#### Textauszug
>>>>>

Attraktive Handwerksberufe Von wegen fehlender Nachwuchs: Diese Ausbildungsberufe boomen bei Jugendlichen

Plakatmotiv des Deutschen Handwerkskammertages
Plakatmotiv des Deutschen Handwerkskammertages
© Pressebild
Haben Jugendliche heutzutage keinen Bock mehr auf eine Ausbildung im Handwerk? Ganz so pauschal stimmt der Befund nicht, zeigt eine Studie des Instituts der deutschen Wirtschaft. Es gibt sogar richtige Trendberufe.

Wer in letzter Zeit mal versucht hat, einen Handwerker zu bekommen, der weiß: Es gibt zu wenige. Seit Jahren klagt die Branche über fehlenden Nachwuchs – trotz zunehmend offensiver Anwerbeversuche. So fragt die Handwerkskammer in ihrer aktuellen Plakatkampagne die Jugendlichen ganz offen: "Wieso soll Karriere nur mit Studium gehen?“ Auf einem anderen Motiv werden gar die studierten Eltern als Schuldige dafür ausgemacht, dass sich ihre Sprösslinge beruflich anderweitig orientieren ("Was gegen Handwerk spricht? Meine Akademikereltern“). 

Aber stimmt der Befund, dass die Jugend von heute lieber irgendwas studiert, als eine Ausbildung zu machen, überhaupt so pauschal? Das Institut der deutschen Wirtschaft (IW) kommt in einer aktuellen Analyse zu einem differenzierteren Schluss.

Richtig ist laut IW, dass die Zahl der Jugendlichen, die sich auf einen Ausbildungsplatz bewerben, in den vergangenen zehn Jahren insgesamt deutlich zurückgegangen ist. Gab es im Jahr 2011 noch 642.000 Bewerberinnen und Bewerber für eine duale Berufsausbildung, so waren es 2021 nur noch knapp 541.000. Zwar ging im gleichen Zeitraum auch die Zahl der angebotenen Ausbildungsplätze zurück, aber in deutlich geringerem Maß von rund 600.000 auf 536.000 Plätze. Im Ergebnis werden weniger Ausbildungsverträge geschlossen und mehr Stellen bleiben unbesetzt.

<<<<<

#### Arbeitsauftrag A
Wie viele Bewerberinnen und Bewerber für eine duale Berufsausbildung gab es laut dem Artikel über Handwerksberufe im Jahr 2011?
#### Arbeitsauftrag B
Schreib bitte den Artikel über Handwerksberufe nach seinem letzten Satz weiter.
Die Einträge werden hierfür nicht gebraucht.

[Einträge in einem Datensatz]
>>>>>

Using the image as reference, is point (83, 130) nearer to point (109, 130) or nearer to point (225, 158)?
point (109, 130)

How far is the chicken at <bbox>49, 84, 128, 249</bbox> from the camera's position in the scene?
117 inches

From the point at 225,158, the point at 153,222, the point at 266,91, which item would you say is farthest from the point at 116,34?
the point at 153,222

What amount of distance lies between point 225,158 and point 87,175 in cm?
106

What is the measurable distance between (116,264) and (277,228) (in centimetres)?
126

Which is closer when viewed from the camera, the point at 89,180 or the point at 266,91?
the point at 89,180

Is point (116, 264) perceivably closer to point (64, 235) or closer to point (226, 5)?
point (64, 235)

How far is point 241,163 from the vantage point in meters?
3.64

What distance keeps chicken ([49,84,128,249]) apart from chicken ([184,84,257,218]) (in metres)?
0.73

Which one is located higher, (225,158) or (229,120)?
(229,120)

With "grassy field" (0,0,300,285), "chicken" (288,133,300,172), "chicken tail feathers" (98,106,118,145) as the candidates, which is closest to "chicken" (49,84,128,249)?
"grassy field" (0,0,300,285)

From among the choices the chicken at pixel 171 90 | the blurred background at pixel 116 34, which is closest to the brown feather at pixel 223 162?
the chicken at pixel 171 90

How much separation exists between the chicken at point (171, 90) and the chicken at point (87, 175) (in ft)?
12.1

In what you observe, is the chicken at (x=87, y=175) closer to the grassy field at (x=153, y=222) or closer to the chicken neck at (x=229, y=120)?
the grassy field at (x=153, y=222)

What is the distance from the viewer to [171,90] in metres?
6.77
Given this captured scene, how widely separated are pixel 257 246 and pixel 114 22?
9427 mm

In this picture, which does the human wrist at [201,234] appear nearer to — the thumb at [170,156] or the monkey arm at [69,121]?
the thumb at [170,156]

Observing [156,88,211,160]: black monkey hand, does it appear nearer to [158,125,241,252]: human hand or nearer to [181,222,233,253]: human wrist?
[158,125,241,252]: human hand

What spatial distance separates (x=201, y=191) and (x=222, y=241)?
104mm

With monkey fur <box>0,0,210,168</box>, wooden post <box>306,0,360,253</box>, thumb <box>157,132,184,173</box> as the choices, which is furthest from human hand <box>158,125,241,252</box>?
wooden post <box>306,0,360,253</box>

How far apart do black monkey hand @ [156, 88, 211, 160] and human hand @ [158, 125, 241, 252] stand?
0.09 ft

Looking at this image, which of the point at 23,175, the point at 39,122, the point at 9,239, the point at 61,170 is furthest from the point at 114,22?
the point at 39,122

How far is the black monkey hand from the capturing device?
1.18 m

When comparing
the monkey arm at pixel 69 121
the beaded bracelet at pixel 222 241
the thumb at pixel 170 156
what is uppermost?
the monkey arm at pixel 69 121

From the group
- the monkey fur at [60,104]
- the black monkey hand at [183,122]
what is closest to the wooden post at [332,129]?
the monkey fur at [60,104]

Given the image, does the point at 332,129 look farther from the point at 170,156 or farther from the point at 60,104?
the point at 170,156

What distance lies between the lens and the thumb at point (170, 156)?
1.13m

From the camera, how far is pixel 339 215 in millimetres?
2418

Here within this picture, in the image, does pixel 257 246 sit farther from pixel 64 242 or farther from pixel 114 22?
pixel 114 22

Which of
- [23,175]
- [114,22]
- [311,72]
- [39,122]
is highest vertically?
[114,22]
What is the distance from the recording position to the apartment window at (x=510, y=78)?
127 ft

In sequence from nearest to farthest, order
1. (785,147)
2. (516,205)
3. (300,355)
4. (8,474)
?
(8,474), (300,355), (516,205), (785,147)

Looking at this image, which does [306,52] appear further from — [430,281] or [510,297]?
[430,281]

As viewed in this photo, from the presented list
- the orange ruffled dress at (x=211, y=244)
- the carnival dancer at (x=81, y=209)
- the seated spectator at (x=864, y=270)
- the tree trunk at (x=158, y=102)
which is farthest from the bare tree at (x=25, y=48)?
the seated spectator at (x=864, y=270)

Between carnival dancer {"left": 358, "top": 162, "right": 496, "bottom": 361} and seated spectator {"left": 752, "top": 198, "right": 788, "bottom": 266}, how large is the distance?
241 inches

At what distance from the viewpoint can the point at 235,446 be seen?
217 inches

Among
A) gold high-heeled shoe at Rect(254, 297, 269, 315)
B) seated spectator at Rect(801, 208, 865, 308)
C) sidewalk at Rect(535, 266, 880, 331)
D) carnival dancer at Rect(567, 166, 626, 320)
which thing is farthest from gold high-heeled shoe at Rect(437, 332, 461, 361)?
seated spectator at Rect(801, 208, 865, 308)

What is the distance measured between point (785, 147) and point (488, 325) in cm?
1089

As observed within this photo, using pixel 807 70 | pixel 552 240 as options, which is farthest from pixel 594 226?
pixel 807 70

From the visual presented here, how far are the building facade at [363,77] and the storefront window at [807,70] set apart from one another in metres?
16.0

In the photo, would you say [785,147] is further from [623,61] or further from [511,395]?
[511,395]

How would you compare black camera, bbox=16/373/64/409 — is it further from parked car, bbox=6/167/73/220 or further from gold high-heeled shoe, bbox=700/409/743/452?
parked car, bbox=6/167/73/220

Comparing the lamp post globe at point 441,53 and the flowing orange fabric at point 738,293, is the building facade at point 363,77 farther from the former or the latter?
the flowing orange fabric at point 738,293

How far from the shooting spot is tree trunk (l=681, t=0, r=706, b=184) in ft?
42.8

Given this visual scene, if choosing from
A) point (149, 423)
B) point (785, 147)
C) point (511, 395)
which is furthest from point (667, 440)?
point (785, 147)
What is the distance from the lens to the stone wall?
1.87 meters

<<<<<

#### Endgültige Antwort A
Im Jahr 2011 gab es 642.000 Bewerberinnen und Bewerber.

#### Endgültige Antwort B
Bewerberboom gegen den Trend

Dieser Niedergang gilt aber längst nicht für alle Ausbildungsberufe. So identifizieren die IW-Forscher in ihrer Auswertung 77 Ausbildungsberufe, in denen die Bewerberzahlen heute höher sind als vor fünf Jahren. Dem stehen 169 Berufe gegenüber, in denen die Zahl der Bewerberinnen und Bewerbern sank, in vier Berufen blieb das Niveau konstant.

In neun Berufen seien die Zahlen im betrachteten Zeitraum 2016 bis 2021 sogar gegen den allgemeinen Trend kontinuierlich Jahr für Jahr gestiegen. Und: Von diesen neun Aufsteiger-Berufen stammen acht aus Handwerk und Bau. Lediglich der Bereich Immobilienvermarktung und -verwaltung passt nicht in das Raster.

Den stärksten prozentualen Anstieg gibt es bei Baggerführern und Baggerführerinnen (plus 67 Prozent), wobei hier die absoluten Bewerberzahlen gering sind. Aber auch im Tiefbau (plus 42 Prozent) und in der Zweiradtechnik (plus 43 Prozent) gibt es enormen Zulauf. Die Dachdecker verzeichnen rund 36 Prozent mehr Bewerber, die Fliesenleger rund 31 Prozent. Zu den Trend-Berufen zählen auch Vermessungstechnik (plus 25 Prozent), Sanitär- Heizungs- und Klimatechnik (plus 23 Prozent) sowie Bauelektrik (plus 18 Prozent).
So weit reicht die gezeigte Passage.